EXERCISE INSTRUCTIONS:
Reproduce verbatim the rows below, covering the stretch from the line containing "What is the order" through the line containing "3.75 metres", with both of those lines included.

Data listing:

• • • • • • •

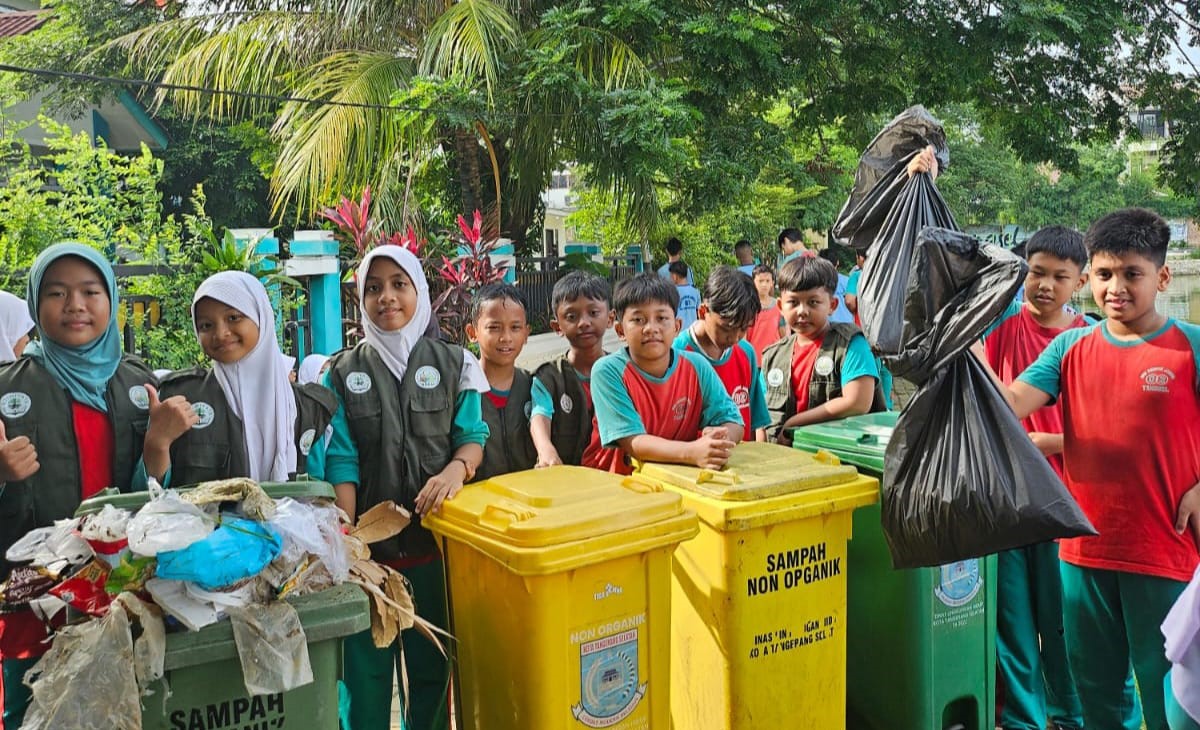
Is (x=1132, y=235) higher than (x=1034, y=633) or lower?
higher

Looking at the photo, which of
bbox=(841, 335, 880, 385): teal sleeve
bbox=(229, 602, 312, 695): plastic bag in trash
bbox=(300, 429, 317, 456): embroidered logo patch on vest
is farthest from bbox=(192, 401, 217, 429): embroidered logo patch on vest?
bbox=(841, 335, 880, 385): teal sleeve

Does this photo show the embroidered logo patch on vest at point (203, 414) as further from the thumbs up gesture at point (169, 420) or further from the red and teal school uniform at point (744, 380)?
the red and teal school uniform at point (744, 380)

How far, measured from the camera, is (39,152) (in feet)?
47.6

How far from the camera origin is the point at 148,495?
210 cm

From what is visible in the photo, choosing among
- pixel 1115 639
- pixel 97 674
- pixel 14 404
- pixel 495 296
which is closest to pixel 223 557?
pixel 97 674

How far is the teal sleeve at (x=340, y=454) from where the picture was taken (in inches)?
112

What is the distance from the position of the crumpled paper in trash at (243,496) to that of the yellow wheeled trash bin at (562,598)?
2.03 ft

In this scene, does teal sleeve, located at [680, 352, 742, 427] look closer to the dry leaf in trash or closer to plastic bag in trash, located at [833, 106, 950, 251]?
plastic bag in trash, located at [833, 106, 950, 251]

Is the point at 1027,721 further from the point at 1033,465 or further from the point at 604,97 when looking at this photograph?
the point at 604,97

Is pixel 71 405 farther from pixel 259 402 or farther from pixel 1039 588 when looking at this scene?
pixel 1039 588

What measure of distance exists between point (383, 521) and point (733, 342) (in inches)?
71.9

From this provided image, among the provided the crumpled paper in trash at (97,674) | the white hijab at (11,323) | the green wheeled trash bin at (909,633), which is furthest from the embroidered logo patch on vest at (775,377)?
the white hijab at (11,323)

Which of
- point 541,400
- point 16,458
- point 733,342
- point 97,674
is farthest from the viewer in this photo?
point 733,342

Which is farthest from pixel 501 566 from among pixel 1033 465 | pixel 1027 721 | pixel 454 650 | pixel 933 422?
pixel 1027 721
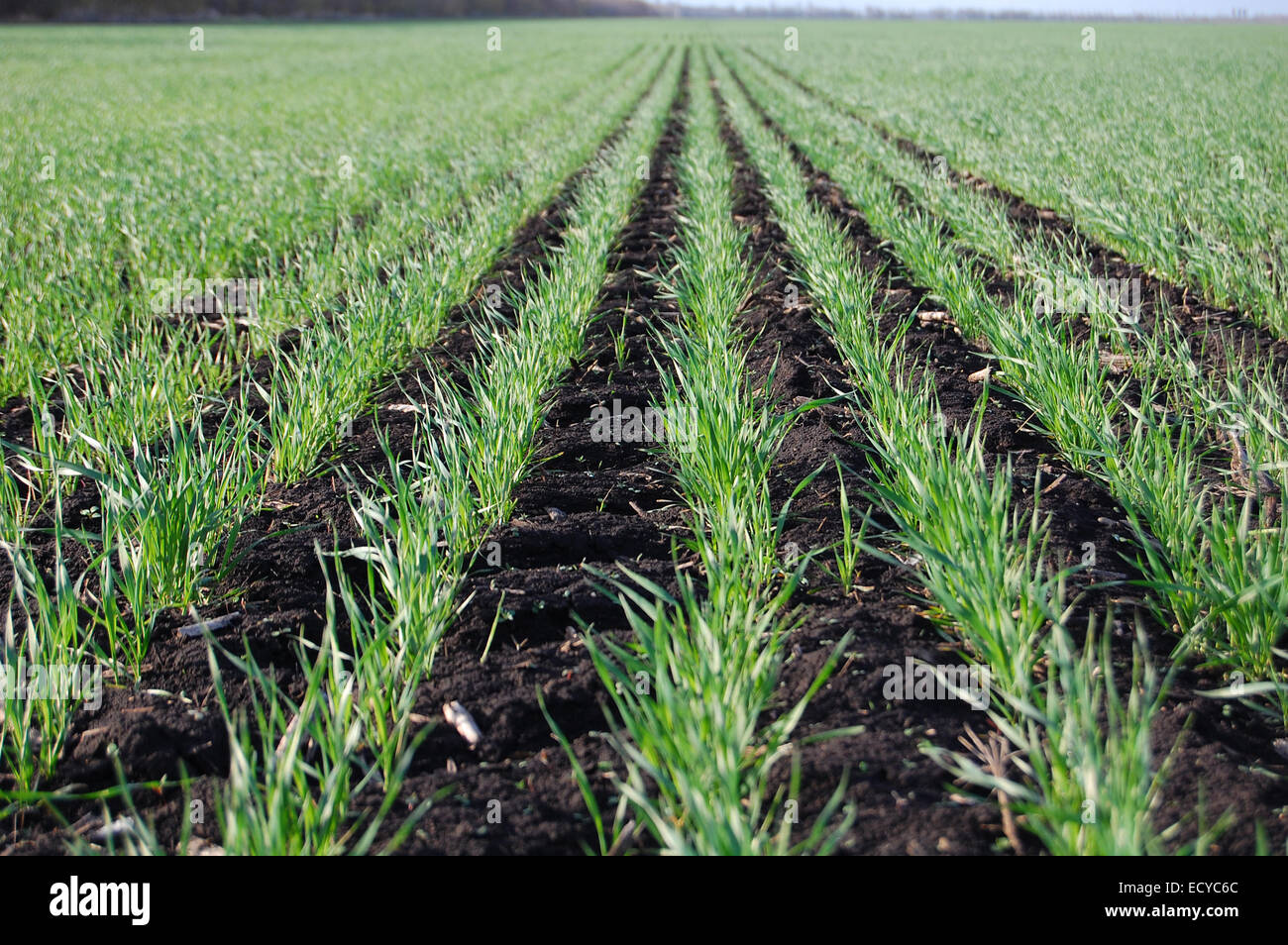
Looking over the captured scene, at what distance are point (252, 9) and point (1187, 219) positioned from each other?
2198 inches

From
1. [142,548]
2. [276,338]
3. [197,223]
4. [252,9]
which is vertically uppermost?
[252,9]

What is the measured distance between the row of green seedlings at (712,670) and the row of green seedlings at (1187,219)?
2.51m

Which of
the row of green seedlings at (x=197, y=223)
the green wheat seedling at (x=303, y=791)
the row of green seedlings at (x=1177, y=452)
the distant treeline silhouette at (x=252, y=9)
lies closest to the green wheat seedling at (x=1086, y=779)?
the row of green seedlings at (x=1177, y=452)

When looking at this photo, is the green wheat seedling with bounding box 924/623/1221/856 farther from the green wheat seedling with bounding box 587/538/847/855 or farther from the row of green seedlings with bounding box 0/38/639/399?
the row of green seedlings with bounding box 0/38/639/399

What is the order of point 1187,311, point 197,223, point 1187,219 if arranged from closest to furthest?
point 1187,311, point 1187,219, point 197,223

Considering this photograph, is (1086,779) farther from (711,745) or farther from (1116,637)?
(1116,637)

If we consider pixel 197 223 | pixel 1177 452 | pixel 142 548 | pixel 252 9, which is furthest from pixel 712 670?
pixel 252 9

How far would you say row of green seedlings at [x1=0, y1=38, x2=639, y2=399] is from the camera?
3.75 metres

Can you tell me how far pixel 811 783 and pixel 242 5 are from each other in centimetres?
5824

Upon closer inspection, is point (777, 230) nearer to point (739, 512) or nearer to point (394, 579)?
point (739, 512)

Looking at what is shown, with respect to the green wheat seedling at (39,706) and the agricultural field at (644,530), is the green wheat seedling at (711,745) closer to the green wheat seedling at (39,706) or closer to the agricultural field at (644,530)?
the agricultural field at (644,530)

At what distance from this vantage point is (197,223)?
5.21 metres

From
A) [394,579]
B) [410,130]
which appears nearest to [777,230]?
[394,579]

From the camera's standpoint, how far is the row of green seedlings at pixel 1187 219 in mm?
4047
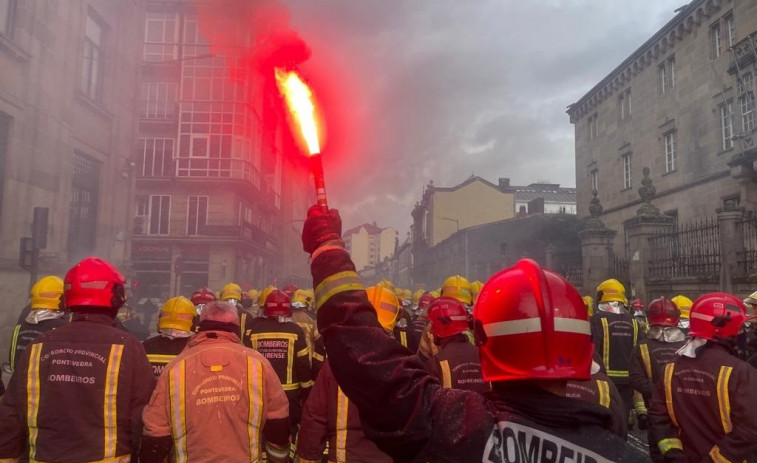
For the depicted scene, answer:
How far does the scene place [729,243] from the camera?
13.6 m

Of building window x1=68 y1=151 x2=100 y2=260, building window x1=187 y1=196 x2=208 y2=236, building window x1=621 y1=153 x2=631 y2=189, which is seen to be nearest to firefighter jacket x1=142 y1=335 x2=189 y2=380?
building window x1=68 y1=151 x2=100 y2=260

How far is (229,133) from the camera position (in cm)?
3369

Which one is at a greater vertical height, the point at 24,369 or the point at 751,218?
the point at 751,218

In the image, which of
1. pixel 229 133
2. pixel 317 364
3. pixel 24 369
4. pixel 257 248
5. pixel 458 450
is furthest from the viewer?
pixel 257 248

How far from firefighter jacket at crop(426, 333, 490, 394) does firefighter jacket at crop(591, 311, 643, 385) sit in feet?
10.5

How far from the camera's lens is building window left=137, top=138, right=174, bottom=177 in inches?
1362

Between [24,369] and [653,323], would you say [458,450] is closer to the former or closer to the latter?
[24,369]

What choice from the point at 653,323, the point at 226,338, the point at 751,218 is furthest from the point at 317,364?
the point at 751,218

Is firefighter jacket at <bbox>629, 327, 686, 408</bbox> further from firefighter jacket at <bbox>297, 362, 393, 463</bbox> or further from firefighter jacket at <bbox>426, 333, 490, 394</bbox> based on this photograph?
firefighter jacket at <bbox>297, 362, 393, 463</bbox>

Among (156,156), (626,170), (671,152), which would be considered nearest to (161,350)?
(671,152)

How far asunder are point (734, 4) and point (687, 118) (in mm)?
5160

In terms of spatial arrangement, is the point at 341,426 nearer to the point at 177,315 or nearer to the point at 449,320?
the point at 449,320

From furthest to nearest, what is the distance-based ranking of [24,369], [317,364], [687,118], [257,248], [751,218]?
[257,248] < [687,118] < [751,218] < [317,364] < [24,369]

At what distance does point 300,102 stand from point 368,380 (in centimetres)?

• • • • • • •

SOLUTION TO THIS PROBLEM:
What is the order of point 1187,311, point 197,223, point 1187,219 if arranged from closest to furthest?
point 1187,311, point 1187,219, point 197,223

Considering this photograph, is (1086,779) farther from (711,745) or farther from (1116,637)?
(1116,637)

If we consider pixel 197 223 | pixel 1177 452 | pixel 142 548 | pixel 252 9, which is furthest from pixel 712 670?
pixel 252 9

How far would you say row of green seedlings at [x1=0, y1=38, x2=639, y2=399] is from the camera?
3.75 metres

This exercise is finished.